#### Task brief
Write out all of the records below word for word, leaving out the pictures.

#### Dataset extract
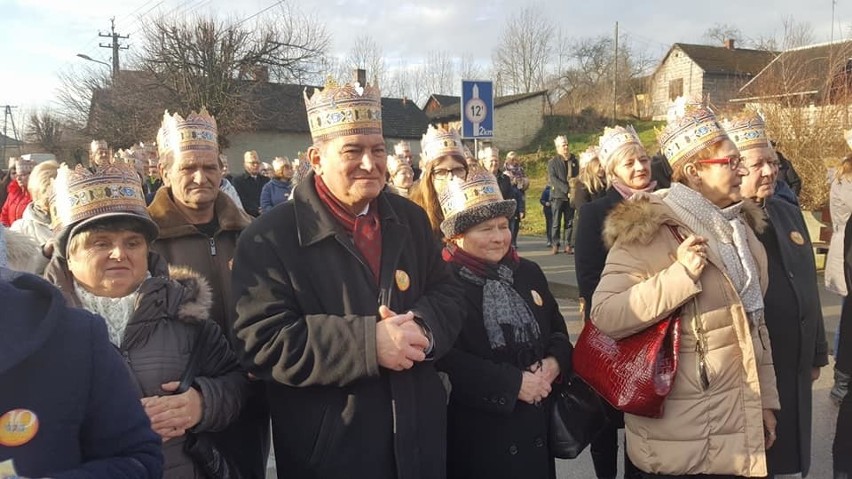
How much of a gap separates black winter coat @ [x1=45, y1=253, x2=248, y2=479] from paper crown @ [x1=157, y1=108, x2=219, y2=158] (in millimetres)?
1240

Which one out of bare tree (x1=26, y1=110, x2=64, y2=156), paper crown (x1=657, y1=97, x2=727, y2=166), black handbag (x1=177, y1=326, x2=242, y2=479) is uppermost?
bare tree (x1=26, y1=110, x2=64, y2=156)

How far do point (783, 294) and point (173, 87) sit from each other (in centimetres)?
2832

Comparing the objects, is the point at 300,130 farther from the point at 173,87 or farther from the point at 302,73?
the point at 173,87

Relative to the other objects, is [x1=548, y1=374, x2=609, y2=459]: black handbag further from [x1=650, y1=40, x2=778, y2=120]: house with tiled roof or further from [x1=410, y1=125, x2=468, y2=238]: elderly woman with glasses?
[x1=650, y1=40, x2=778, y2=120]: house with tiled roof

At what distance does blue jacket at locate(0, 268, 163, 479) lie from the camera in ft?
4.53

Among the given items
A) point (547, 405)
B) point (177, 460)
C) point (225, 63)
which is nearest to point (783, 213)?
point (547, 405)

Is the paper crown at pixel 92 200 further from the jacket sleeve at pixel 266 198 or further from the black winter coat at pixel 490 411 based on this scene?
the jacket sleeve at pixel 266 198

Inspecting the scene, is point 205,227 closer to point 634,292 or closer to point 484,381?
point 484,381

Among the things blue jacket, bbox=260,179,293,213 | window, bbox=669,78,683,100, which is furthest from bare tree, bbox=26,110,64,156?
window, bbox=669,78,683,100

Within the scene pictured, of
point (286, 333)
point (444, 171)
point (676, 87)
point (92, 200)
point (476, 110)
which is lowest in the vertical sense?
point (286, 333)

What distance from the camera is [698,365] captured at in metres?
2.66

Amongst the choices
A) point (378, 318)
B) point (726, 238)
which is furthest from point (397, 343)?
point (726, 238)

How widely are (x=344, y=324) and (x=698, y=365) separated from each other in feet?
4.85

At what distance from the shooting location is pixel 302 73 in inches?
1192
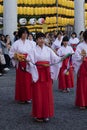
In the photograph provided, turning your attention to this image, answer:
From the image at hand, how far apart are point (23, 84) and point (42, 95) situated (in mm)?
2036

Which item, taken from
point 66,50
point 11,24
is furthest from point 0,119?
point 11,24

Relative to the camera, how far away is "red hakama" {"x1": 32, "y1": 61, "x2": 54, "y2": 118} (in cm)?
705

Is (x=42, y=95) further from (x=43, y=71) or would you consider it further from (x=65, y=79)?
(x=65, y=79)

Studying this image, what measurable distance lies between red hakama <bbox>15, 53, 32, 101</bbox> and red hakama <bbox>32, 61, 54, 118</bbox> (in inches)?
74.4

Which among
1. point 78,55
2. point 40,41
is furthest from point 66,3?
point 40,41

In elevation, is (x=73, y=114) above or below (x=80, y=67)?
below

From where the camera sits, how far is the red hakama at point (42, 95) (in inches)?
278

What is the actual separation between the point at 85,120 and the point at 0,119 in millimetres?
1516

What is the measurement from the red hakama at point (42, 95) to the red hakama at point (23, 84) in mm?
1889

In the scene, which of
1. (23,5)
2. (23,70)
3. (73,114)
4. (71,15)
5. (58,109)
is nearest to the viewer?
(73,114)

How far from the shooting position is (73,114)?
7691mm

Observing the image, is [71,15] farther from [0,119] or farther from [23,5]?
[0,119]

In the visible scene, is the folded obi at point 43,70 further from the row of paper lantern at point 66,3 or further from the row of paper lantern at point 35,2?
the row of paper lantern at point 66,3

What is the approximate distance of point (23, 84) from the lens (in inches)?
357
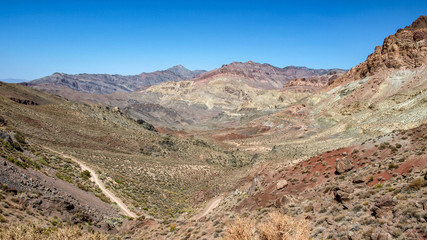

#### Exercise result
How much of a gap separates black winter coat @ [x1=45, y1=253, x2=248, y2=479] from paper crown @ [x1=157, y1=108, x2=219, y2=158] (in millimetres)?
1240

Which one out of bare tree (x1=26, y1=110, x2=64, y2=156), paper crown (x1=657, y1=97, x2=727, y2=166), black handbag (x1=177, y1=326, x2=242, y2=479) is uppermost?
bare tree (x1=26, y1=110, x2=64, y2=156)

How far do point (783, 294) and point (173, 87) sit from each other (in centimetres)?
2832

Comparing the objects, is the point at 300,130 farther from the point at 173,87 or farther from the point at 302,73?
the point at 173,87

Relative to the other objects, is [x1=548, y1=374, x2=609, y2=459]: black handbag further from [x1=650, y1=40, x2=778, y2=120]: house with tiled roof or further from [x1=410, y1=125, x2=468, y2=238]: elderly woman with glasses?
[x1=650, y1=40, x2=778, y2=120]: house with tiled roof

At what distance does blue jacket at locate(0, 268, 163, 479) lie from the camera in ft?
4.53

Among the given items
A) point (547, 405)
B) point (177, 460)
C) point (225, 63)
which is nearest to point (783, 213)?
point (547, 405)

Is the paper crown at pixel 92 200 further from the jacket sleeve at pixel 266 198 or further from the black winter coat at pixel 490 411 based on this scene?
the jacket sleeve at pixel 266 198

Inspecting the scene, is point 205,227 closer to point 634,292 or closer to point 484,381?
point 484,381

Among the things blue jacket, bbox=260,179,293,213 | window, bbox=669,78,683,100, which is furthest from bare tree, bbox=26,110,64,156?
window, bbox=669,78,683,100

Within the scene pictured, of
point (286, 333)
point (444, 171)
point (676, 87)
point (92, 200)
point (476, 110)
which is lowest in the vertical sense?
point (286, 333)

What distance from the camera is [698,365] captured at in metres?
2.66

Amongst the choices
A) point (378, 318)
B) point (726, 238)
which is furthest from point (397, 343)?
point (726, 238)

How widely are (x=344, y=324) and (x=698, y=365) separated from each other in feet?
4.85

At what distance from the shooting location is pixel 302 73 in inches?
1192
In the photograph provided, turning your attention to this image, answer:
From the image at hand, how far apart are point (23, 84) and point (42, 95) situated (in mm)?
2036

Which item, taken from
point 66,50
point 11,24
is furthest from point 0,119?
point 11,24

Relative to the camera, how far away is "red hakama" {"x1": 32, "y1": 61, "x2": 54, "y2": 118} (in cm)?
705

Is (x=42, y=95) further from (x=43, y=71) or would you consider it further from (x=65, y=79)?
(x=65, y=79)

Studying this image, what measurable distance lies between red hakama <bbox>15, 53, 32, 101</bbox> and red hakama <bbox>32, 61, 54, 118</bbox> (in inches)?
74.4

Which among
1. point 78,55
2. point 40,41
is furthest from point 66,3?
point 40,41

In elevation, is (x=73, y=114) above or below (x=80, y=67)?
below

From where the camera sits, how far is the red hakama at point (42, 95) (in inches)?
278

What is the actual separation between the point at 85,120 and the point at 0,119 in millimetres?
1516

What is the measurement from the red hakama at point (42, 95) to the red hakama at point (23, 84) in mm?
1889

In the scene, which of
1. (23,5)
2. (23,70)
3. (73,114)
4. (71,15)
5. (58,109)
is nearest to the viewer?
(73,114)

How far from the shooting position is (73,114)?
7691mm

Observing the image, is [71,15] farther from [0,119] or farther from [23,5]?
[0,119]

In the visible scene, is the folded obi at point 43,70 further from the row of paper lantern at point 66,3 or further from the row of paper lantern at point 35,2?
the row of paper lantern at point 66,3

What is the approximate distance of point (23, 84) from the lens (in inches)?
357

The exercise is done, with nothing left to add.